Why the net zero transition needs to be a just one for all

  • Bella Landymore
  • 15 June 2021
  • Blog | Green Finance | Thought Leadership Insights | Blog

The just transition is about ensuring that the transition to a net zero world is globally inclusive and socially beneficial, without leaving anyone or any place behind. Just transition finance is integral to this: investments that facilitate the transition to a net zero future while considering the impact on people, societies, livelihoods, health and living standards. 

In this context, impact investing is about managing investments so as to mitigate potential negative impacts of the transition to net zero, and to optimise the opportunities for positive impact. 

For example, decarbonisation efforts require investments into clean energy, transport and industrial decarbonisation.
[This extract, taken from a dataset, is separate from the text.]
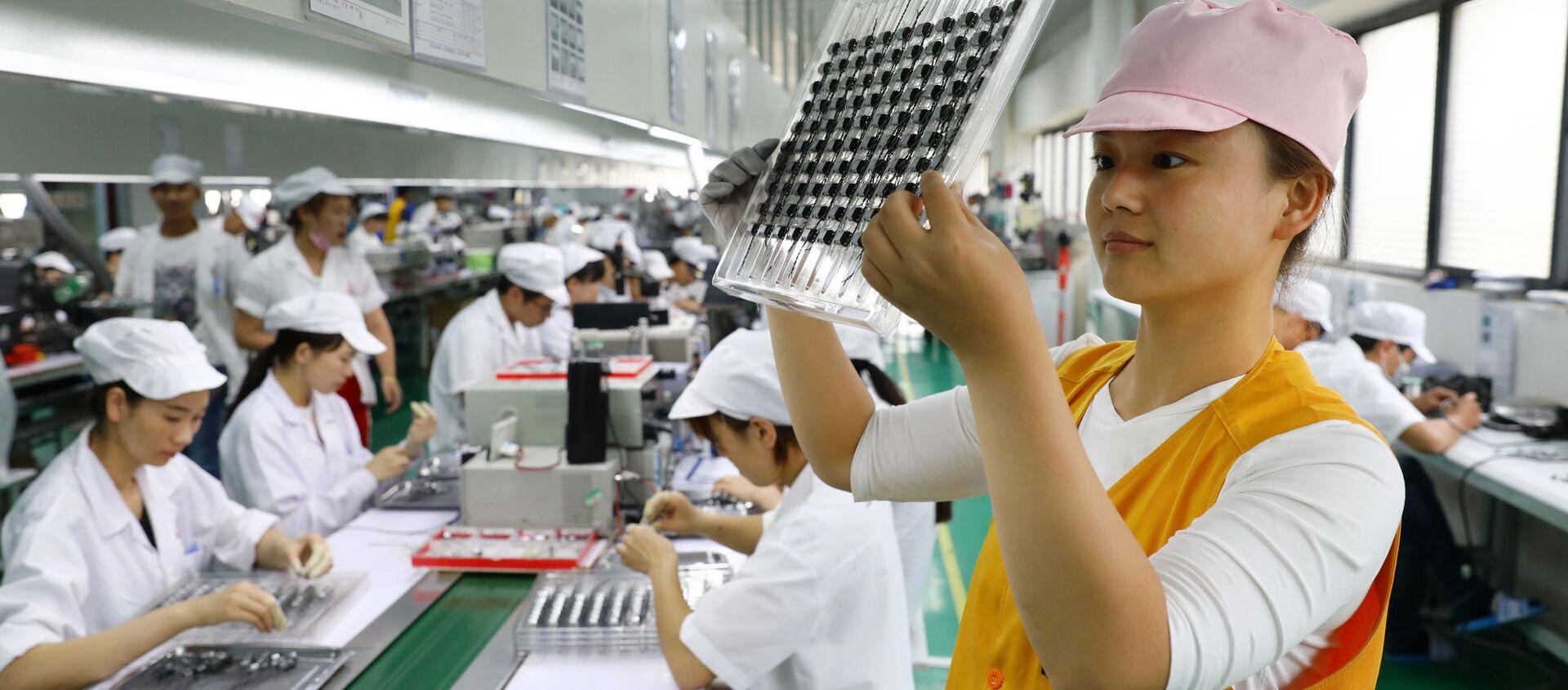 Công nhân tại nhà máy sản xuất động cơ siêu thanh của Trung Quốc ở Hoài Bắc. - Sputnik Việt Nam, 1920, 17.01.2021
It is vital that these investments consider social outcomes and generate quality employment, equal access to energy and transport, and improved health outcomes for affected communities. Similarly, ecosystem resilience and regeneration requires investment into flood defence mechanisms and climate-friendly agricultural practices, but such investments must benefit local communities – for example, in terms of health and socio-economic outcomes. 
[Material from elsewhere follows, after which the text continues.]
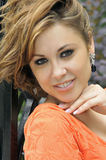 Πορτρέτο του χαμογελώντας κοριτσιού με το ακατάστατο τρίχωμα Στοκ εικόνες με δικαίωμα ελεύθερης χρήσης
Recent history can teach us important lessons. The inequality still suffered by former mining communities in the UK demonstrates how communities can be left behind for generations if the transition is made without investing in a replacement. There was also a lack of necessary training and infrastructure for the people who had depended on it. 

The links between environmental disaster and social disaster are inextricable. Much more private capital needs to be deployed in order to achieve a just transition globally. While this financing gap is present in all economies, it is particularly acute in the global south – where environmental disasters like drought are causing social disasters like mass migration, social unrest and starvation. Investment in solutions to these problems, with all communities in mind, is absolutely essential.  

Investment in the UK means investment in the economies of the future, which means investment in the skills and infrastructure that are going to deliver them. As we approach COP26 and adapt to Brexit and the effects of the pandemic, the conversation is more alive than ever. 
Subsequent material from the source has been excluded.